Steve Cochran is one of my favorite undersung talents of the films of the 1940s and ’50s. He had a leading man’s looks—handsome face, lustrous black hair, a well-toned body—yet was primarily a character actor, more specifically the kind of guy who played a lot of mugs and thugs. Cochran was the fellow most likely to be seen messing around with Virginia Mayo, which is exactly what you could find him doing in A Song Is Born (1948), White Heat (1949), and, most memorably, The Best Years of Our Lives (1946). His “hunk” factor served him well while calling Joan Crawford “a dirty tramp” in The Damned Don’t Cry (1950). He even got a shot at his own version of T-shirt-wearing Stanley Kowalski in Storm Warning (1950), getting particular rough with Ginger Rogers in this blatant imitation of the play A Streetcar Named Desire, which got to screens before Marlon Brando’s Stanley did. Cochran was sexy, slick, and exciting, most typically cast in films with titles like Inside the Walls of Folsom Prison (1951) and Private Hell 36 (1954).
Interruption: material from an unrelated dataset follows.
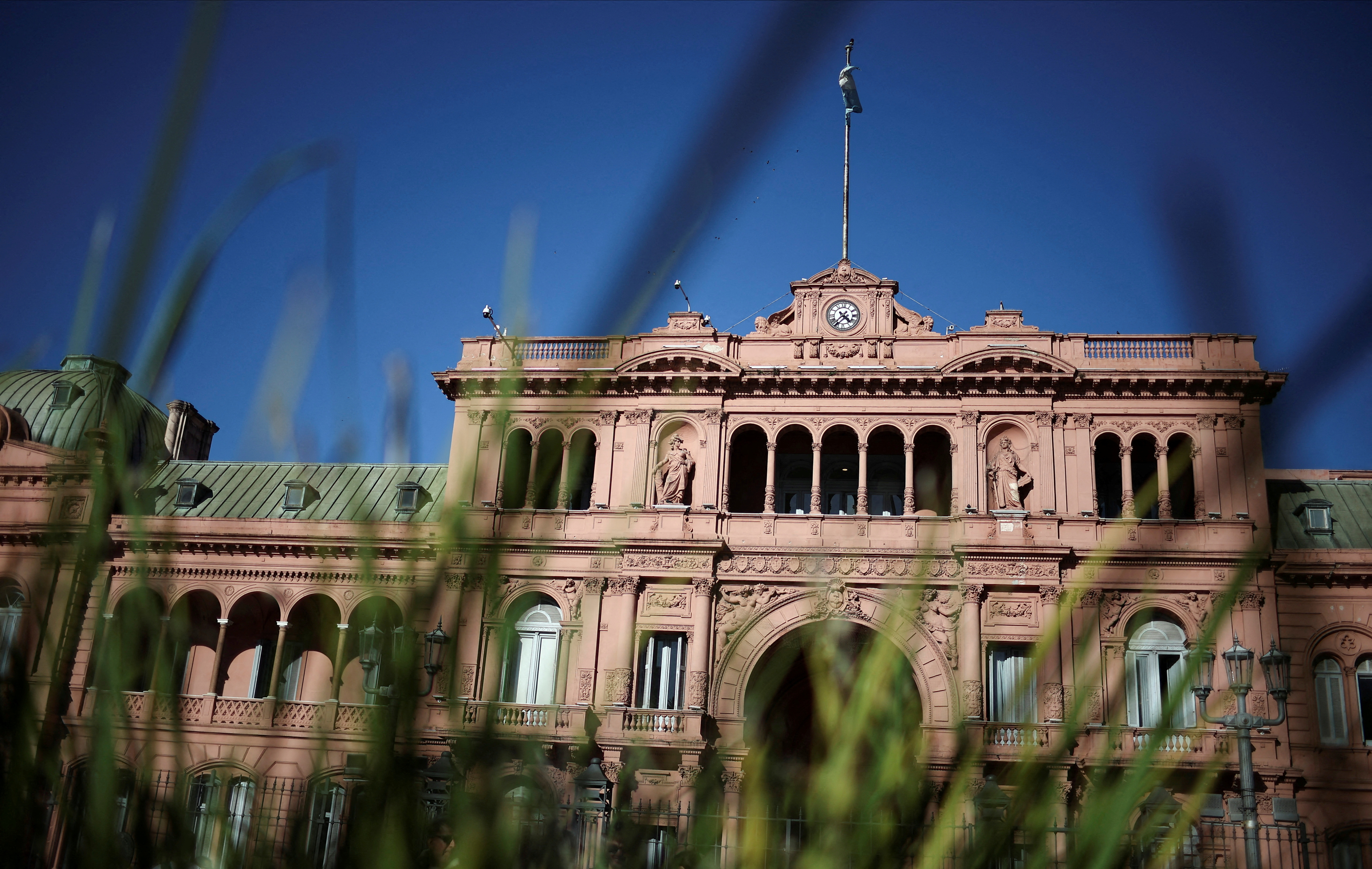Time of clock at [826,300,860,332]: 4:36
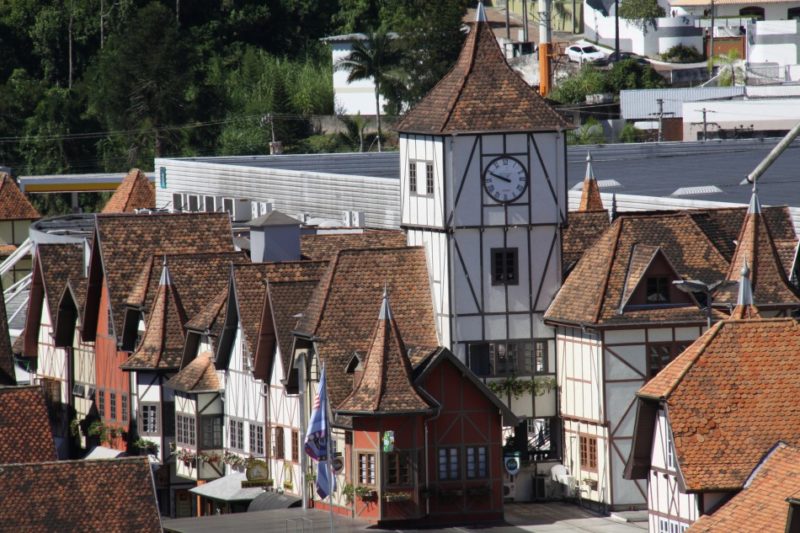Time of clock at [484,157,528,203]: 9:48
Just as Cochran’s movie career was petering out, he got the best (and perhaps most unlikely) role of his career, the recovering alcoholic in Come Next Spring. This lovely, virtually unknown gem was made with genuine feeling and authentic small-town ambiance, similar in its impact to the wonderful Stars in My Crown (1950). Set in Arkansas in 1927, it is an effortlessly relaxed, charming, and touching picture. The film opens with Cochran’s return to his family after a nine-year absence. He had run out on them, a drunk, but has returned sober (which he has been for three years). Ann Sheridan, another favorite of mine, another player at the end of her good years, is his wife. They have a daughter (Sherry Jackson) and a younger son (Richard Eyer) who was born after Cochran bolted. The thrust of the drama is derived from Cochran slowly proving to his family and their community that he can be trusted, that he is worthy of them, that he is now different. Sheridan takes him back as a hired hand on their farm but not into her bed. Their daughter has been mute since a childhood trauma.
Cochran gives what should have been a career-altering performance, certainly one worthy of an Oscar nomination, far beyond the limited boundaries of his stereotypically slimy roles. He’s intensely likable here, someone we’re rooting for from the moment he appears. His rehabilitation is deeply absorbing, so alert and alive, so poignant and open. His best scene is a beautifully delivered speech to young Miss Jackson, about how she came to be mute following a car crash in which Cochran was driving under the influence. It’s also lovely to watch Cochran and Sheridan fall back in love. Sheridan, however, isn’t quite at her best, strong and low-key but a bit stiff and too muted.
Director R.G. Springsteen, a man who spent his film career making B and C westerns, crafted a surprisingly gentle and emotionally varied film. There may be moments of sentimentality and unevenness, but this is still a rare kind of easygoing, unforced commercial filmmaking. It’s interesting that we never see Cochran drunk yet utterly believe in his alcoholism. The film came and went without notice, doing nothing for Cochran’s Hollywood career or reputation as an actor. He did go to Italy, following in Anthony Quinn’s La Strada footsteps, and worked with an Italian director, Michelangelo Antonioni, on Il Grido (1957), a minor but effective neorealist drama, stark and simple, grim but beautifully made, another feather in Cochran’s cap that did next to nothing for his career.
Cochran died from a lung infection at only 48 in 1965. He had spent most of the previous decade working on television programs. You can easily enjoy him in all those Warner Brothers melodramas that play constantly on TCM, but the one to watch for is Come Next Spring, the one that shows you the Steve Cochran career that might have been. The thing about the movies is that it’s never too late to be discovered.